Here, not only did Olszewski - the party asserting the agency relationship - fail completely in his burden of proof, the “proof” or “evidence” solicited not by counsel but instead by this Court was simply insufficient to support a finding, as a matter of law, that Pritikin was ASI's “agent” at any point in time. There was no evidence whatsoever that Pritikin had a “fixed and permanent” relationship to ASI, or that it had any “duties” or “allegiances” to ASI. As stated above, the only evidence presented during the trial, by either the plaintiff or the defendant, was that Pritikin was a “direct producer” for ASI (transcript, P. 16); that Pritikin is an “independent producer soliciting business for” ASI (transcript, P. 17); that Pritikin was a “general agent” (transcript, P. 41); and that Pritikin was a “general broker” (transcript, P. 45). That was the totality of the “evidence” on the subject of agency. For this Court to have concluded from this scant evidence that Pritikin was ASI's “agent” at the times relevant herein, and to then jump from this unsubstantiated conclusion to the equally unsubstantiated conclusion that Pritikin's actions must be imputed to ASI, constitutes reversible error.

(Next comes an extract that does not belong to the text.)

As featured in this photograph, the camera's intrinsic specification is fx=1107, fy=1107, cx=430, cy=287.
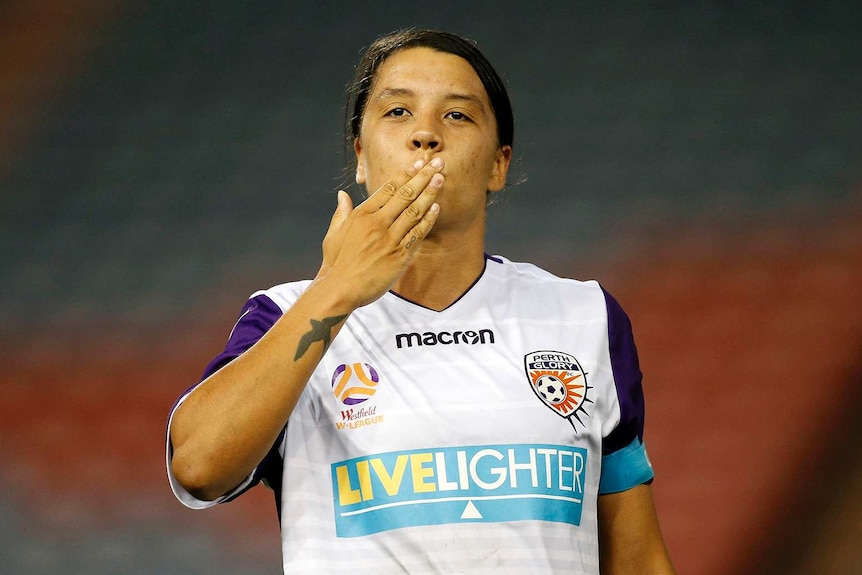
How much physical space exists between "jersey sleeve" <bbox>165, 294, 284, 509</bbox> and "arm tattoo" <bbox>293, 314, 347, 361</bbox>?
14cm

There was clear error during the trial of the cause which warrants the relief sought by ASI. Indeed, this Court erred in not barring an undisclosed witness in light of the strict requirements imposed by Supreme Court Rule 213 ; in entering judgment in favor of Olszewski when he presented no evidence whatsoever of an “agency” relationship between ASI and Pritikin; for interfering in the proofs after the evidence was closed and the parties had rested; and in its interpretation of Illinois law. For all of the reasons set forth herein, ASI respectfully urges this Court to grant its relief for a vacation of the judgment entered on September 18, 2000, and for judgment in favor of ASI and against Olszewski, or, in the alternative, for a new trial on all issues.